YOUR INSTRUCTIONS -> With the pictures excluded, retype the records that follow exactly.

Saved entries:
[Start of Attachment]

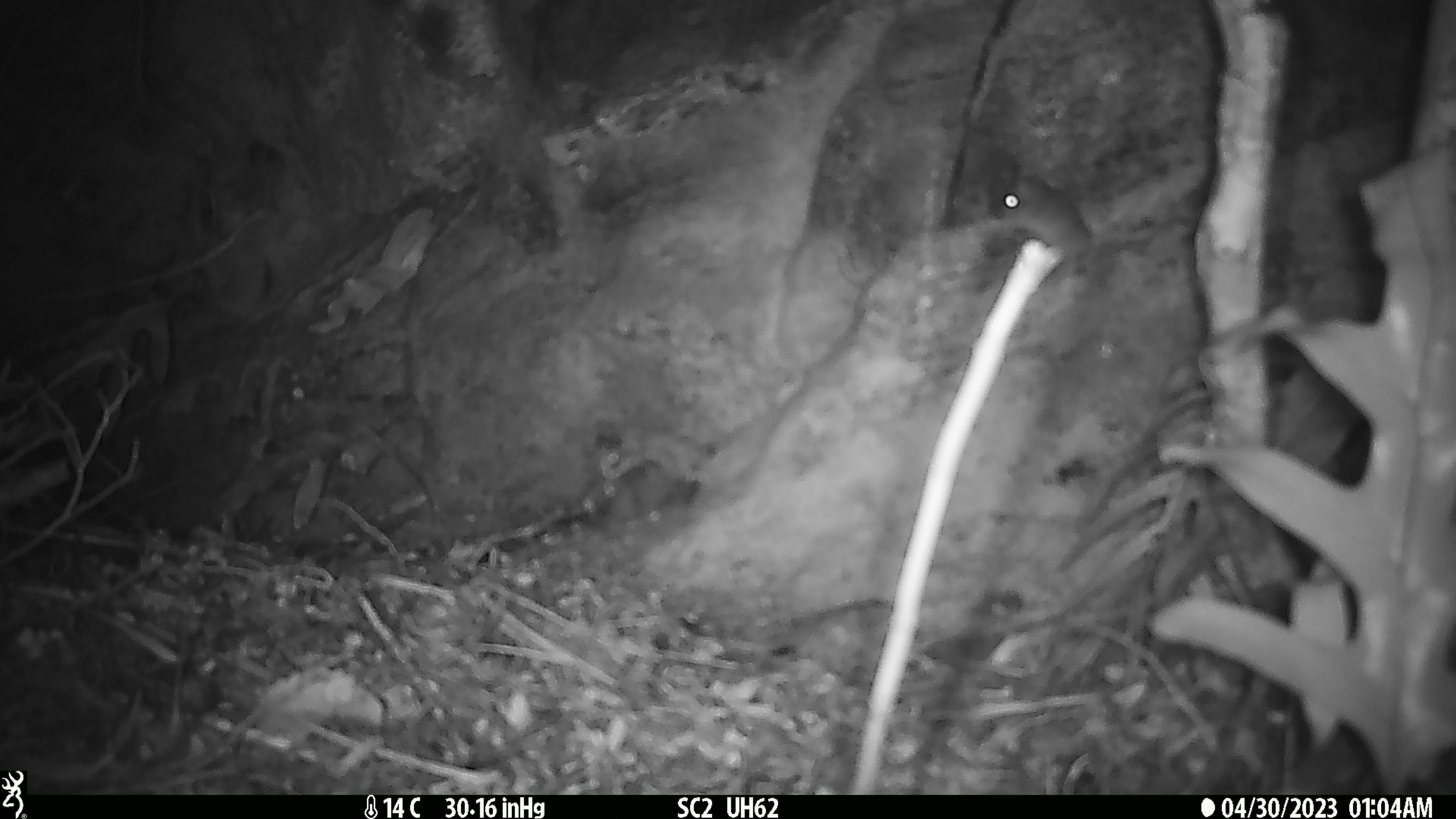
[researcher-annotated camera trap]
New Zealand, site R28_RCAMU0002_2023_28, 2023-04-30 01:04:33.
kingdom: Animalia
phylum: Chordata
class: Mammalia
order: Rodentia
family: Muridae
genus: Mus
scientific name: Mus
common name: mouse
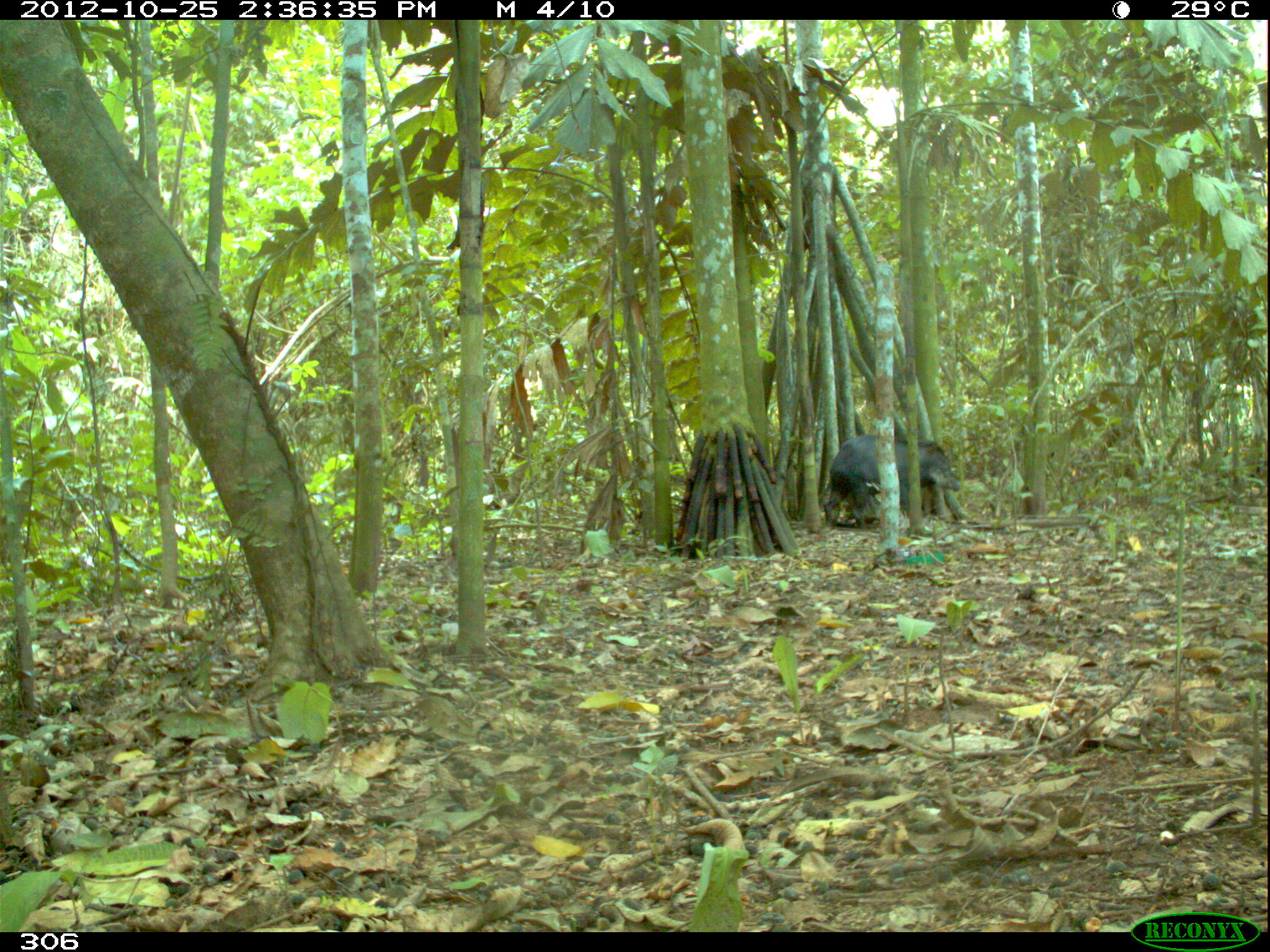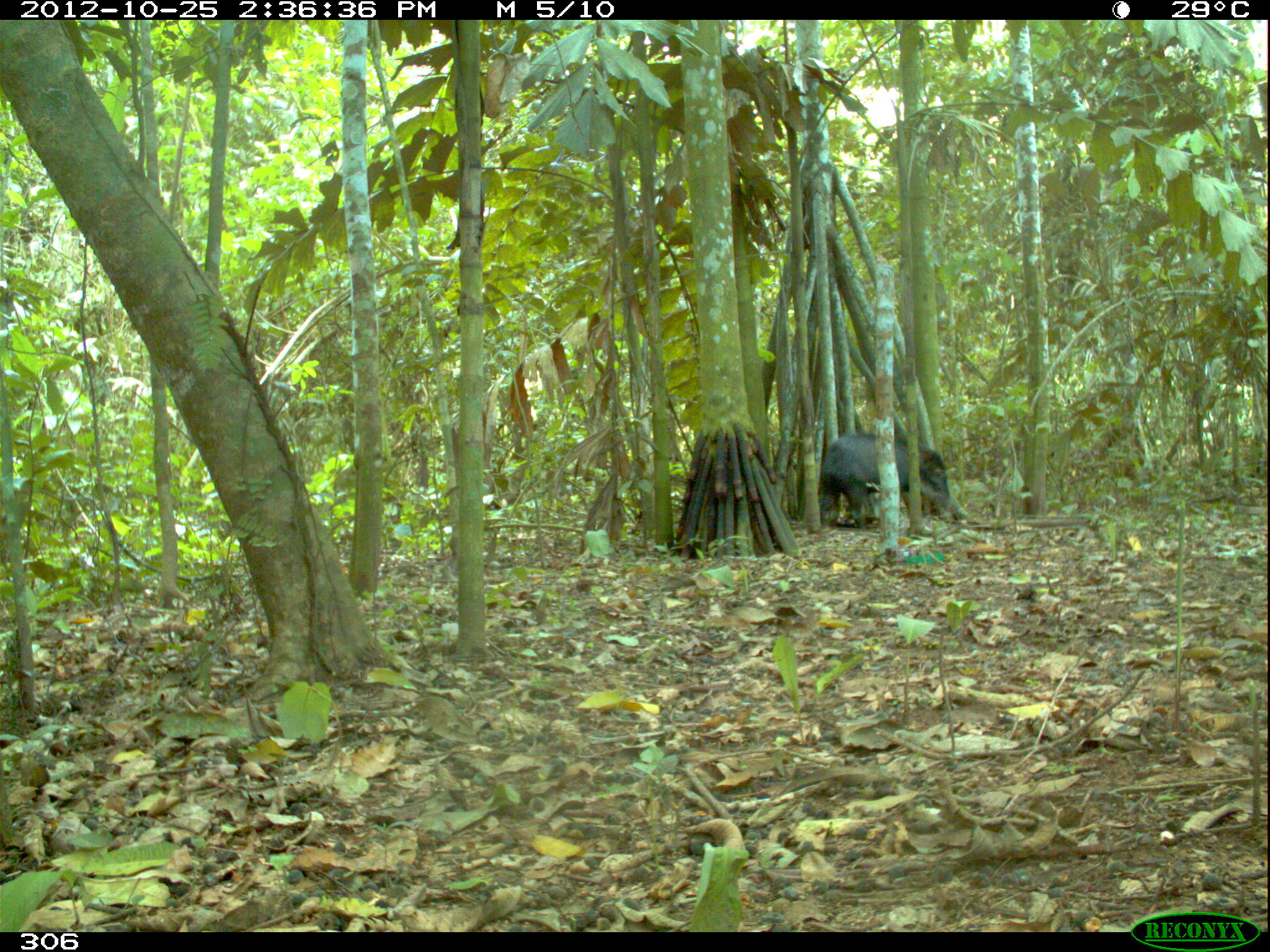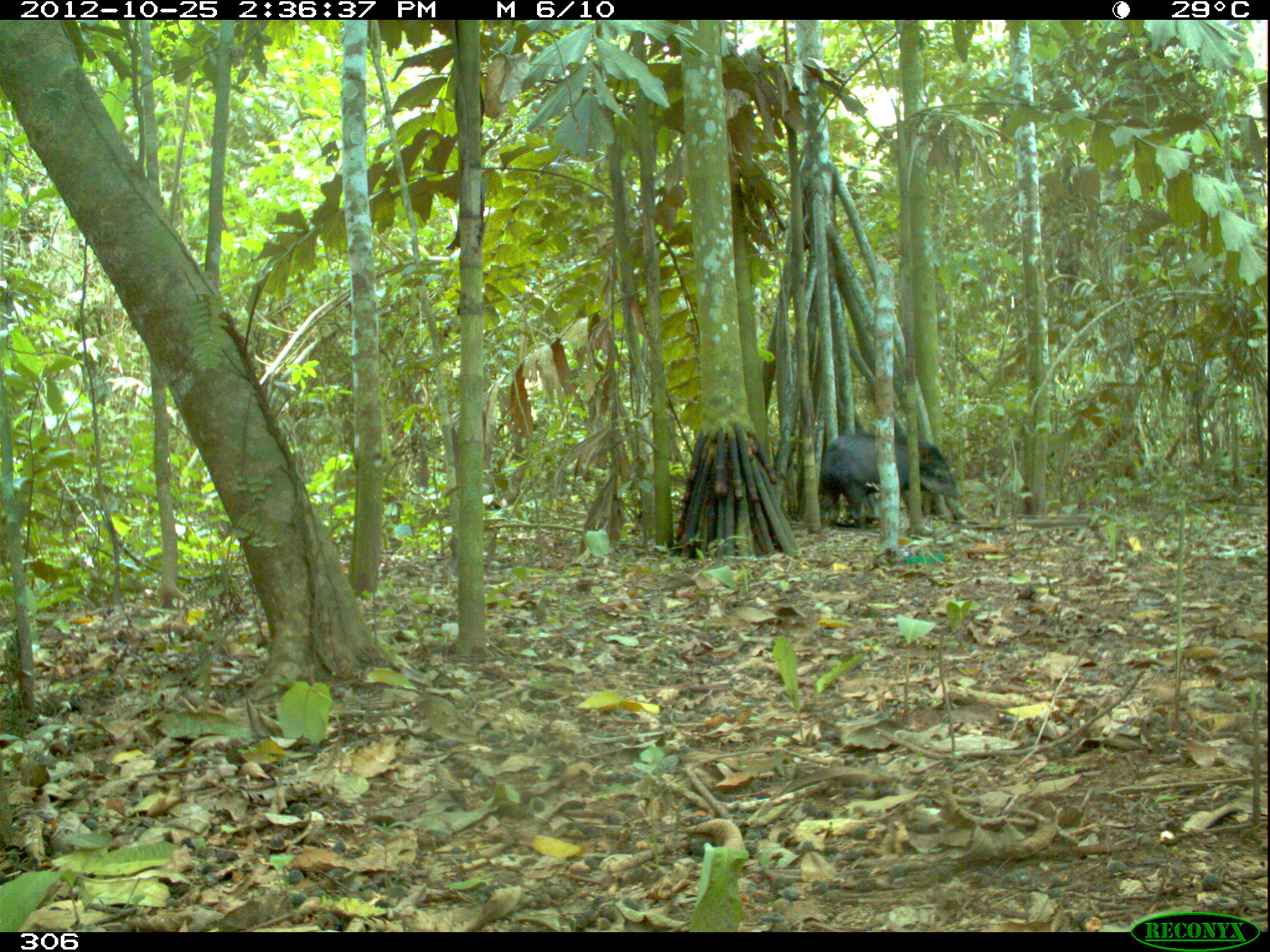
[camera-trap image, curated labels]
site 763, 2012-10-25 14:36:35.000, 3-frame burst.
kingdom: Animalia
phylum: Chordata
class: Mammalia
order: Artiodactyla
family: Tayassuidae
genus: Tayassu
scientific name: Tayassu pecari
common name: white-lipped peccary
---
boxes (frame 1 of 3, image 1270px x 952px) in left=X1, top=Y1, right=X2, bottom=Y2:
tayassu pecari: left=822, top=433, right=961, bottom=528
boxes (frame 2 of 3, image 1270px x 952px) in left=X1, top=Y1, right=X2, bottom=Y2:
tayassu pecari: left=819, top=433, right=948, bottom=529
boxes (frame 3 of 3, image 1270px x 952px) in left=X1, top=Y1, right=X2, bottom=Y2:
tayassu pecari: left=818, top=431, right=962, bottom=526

[End of Attachment]

TASK ANSWER ->
[researcher-annotated camera trap]
New Zealand, site R28_RCAMU0002_2023_28, 2023-04-30 01:04:33.
kingdom: Animalia
phylum: Chordata
class: Mammalia
order: Rodentia
family: Muridae
genus: Mus
scientific name: Mus
common name: mouse
[camera-trap image, curated labels]
site 763, 2012-10-25 14:36:35.000, 3-frame burst.
kingdom: Animalia
phylum: Chordata
class: Mammalia
order: Artiodactyla
family: Tayassuidae
genus: Tayassu
scientific name: Tayassu pecari
common name: white-lipped peccary
---
boxes (frame 1 of 3, image 1270px x 952px) in left=X1, top=Y1, right=X2, bottom=Y2:
tayassu pecari: left=822, top=433, right=961, bottom=528
boxes (frame 2 of 3, image 1270px x 952px) in left=X1, top=Y1, right=X2, bottom=Y2:
tayassu pecari: left=819, top=433, right=948, bottom=529
boxes (frame 3 of 3, image 1270px x 952px) in left=X1, top=Y1, right=X2, bottom=Y2:
tayassu pecari: left=818, top=431, right=962, bottom=526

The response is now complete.